The double labeling for the rGlu2/3 subtype AMPA-glutamate receptors (GluRs) represented a little more than 10% of the total cortical cells [Figure 6(III), stages G, H and I]. Meanwhile, the double labeling was expressive for the NMR1 sub-type of NMDA -GluRs) [Figure 6(IV), stages J, K and L]; 53% of the cortical cells of the S1 region were double labeled). These results have shown that 6-HT does not seem to be highly selective for a specific sub-type of GluR. The AMPA- and NMDA-GluRs are part of a family of ionotropic receptors; thus, the double labeling fos/NMR1 and fos/rGlu2/3 neurons suggests that the 6-HT seems to present a similar action on Na+ and Ca2+ channels as reported for trypargine [34]. Considering that NMDA-GluRs have an important role in the convulsive state [45], the expression of fos-protein in NMR1 neurons is possibly related to the epileptogenic properties of this β-carboline.

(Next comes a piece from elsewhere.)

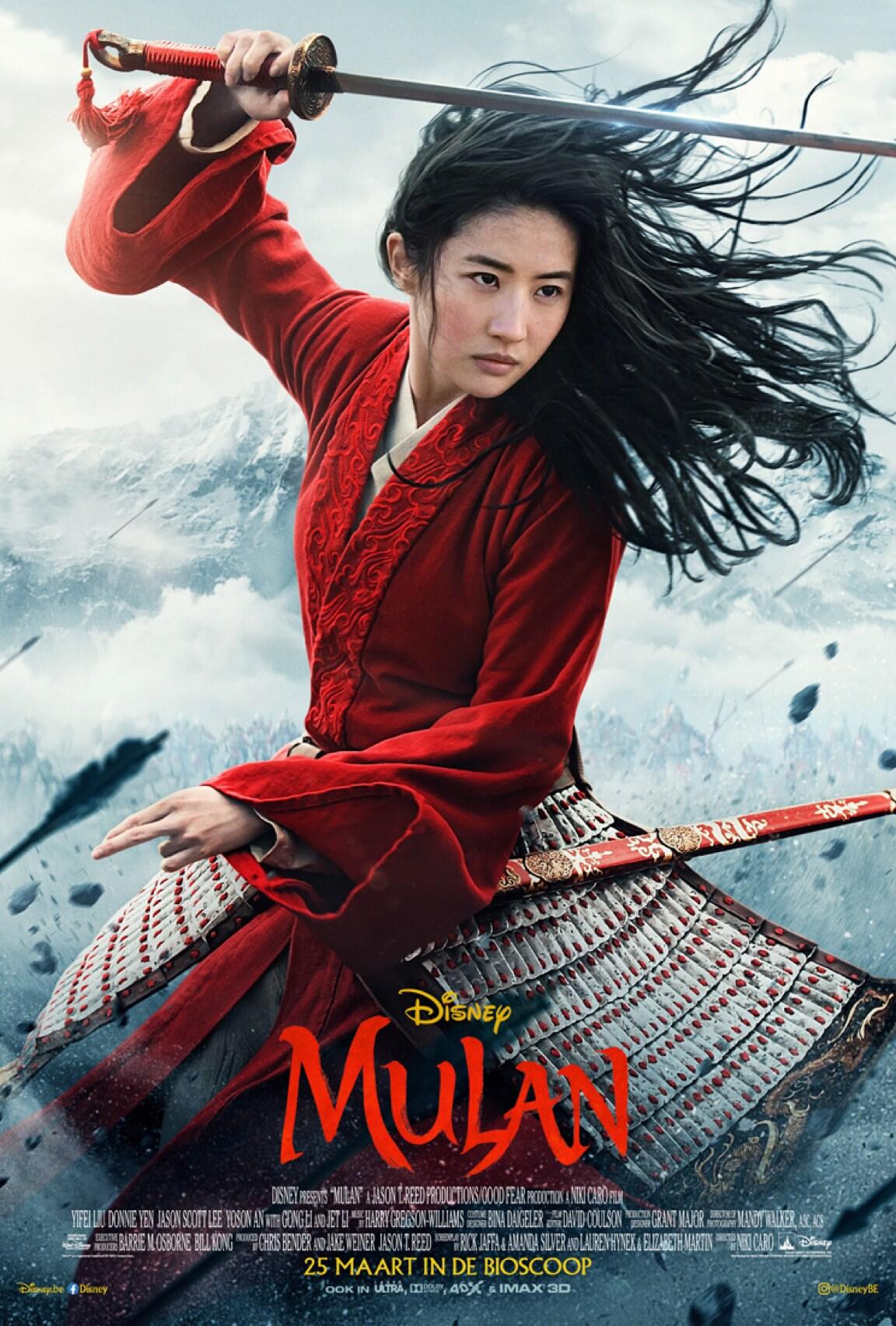 Mulan zwaait met een zwaard tegen een rokerige achtergrond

For the study of 6-HT in electrophysiology assays, an induced epileptiform activity model based on the removal of the Mg2+ ions from the ACSF was used in the hippocampal slice perfusion, determining a hyper-excitability state due to the increase of the conductance of Na+ and Ca2+ ions on NMDA-GluRs [7,8]. In addition to this model, the effect of 6-HT administration on hippocampal slices infused with normal ACSF was also investigated with the objective of studying the action of this compound on the basal state of hippocampal neurons.

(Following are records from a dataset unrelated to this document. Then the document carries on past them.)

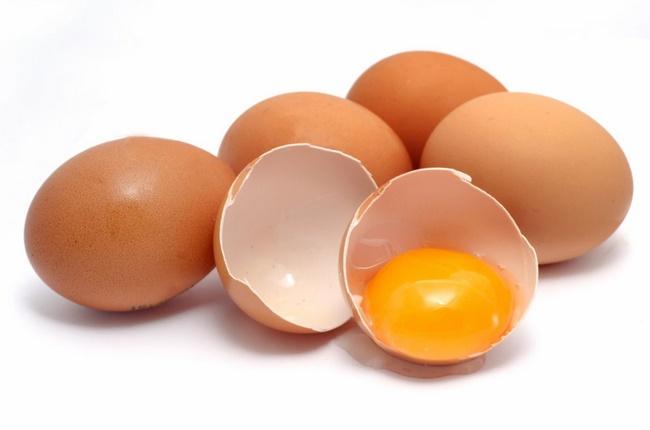 Các loại trứng sẽ ảnh hưởng quá trình lên màu môi chuẩn
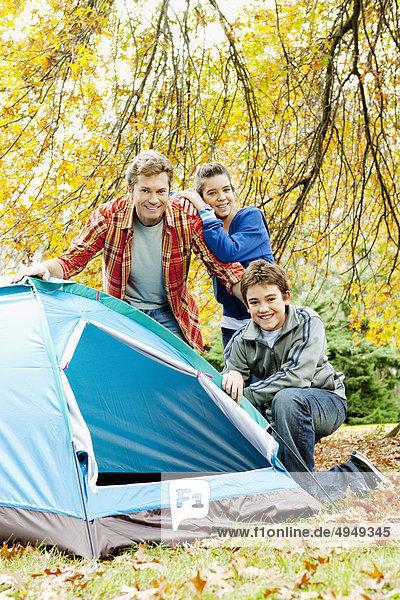 Mann mit ihren Kindern außerhalb einer Kuppel-Zelt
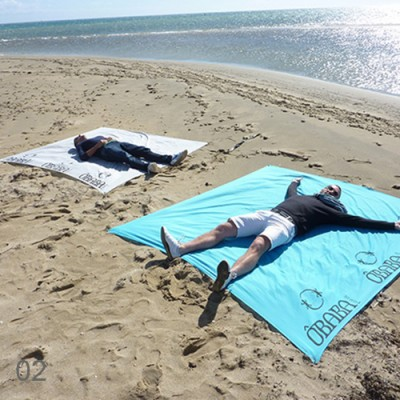 INDISPENSABLE plage serviette sans sable obaba 02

The preparations of hippocampal neurons are rich in NMDA-GluRs, which consist of voltage-dependent channels partially blocked by Mg2+ ions [7,8]; the Mg2+ ions bind to the channels of NMDA-GluRs from neurons in resting potential, preventing the influx of other ions. Hippocampal slices exposed to Mg2+-free medium showed hyperexcitability expressed as organized seizure-like activity due to influx of Ca2+ ions. This hyperexcitability in experimental models of temporal lobe epilepsy is partially attributed to an increased function of a sub-population of glutamatergic synapses which uses NMDA receptors [56,57]. It is believed that not only the NMDA GluR-sub-types, but also the AMPA-GlusRs are involved in the epileptiform activity mechanisms [58,59,60], allowing changes in the permeability of Ca2+ ions, with important consequences for other kinetic properties of these neurons [60].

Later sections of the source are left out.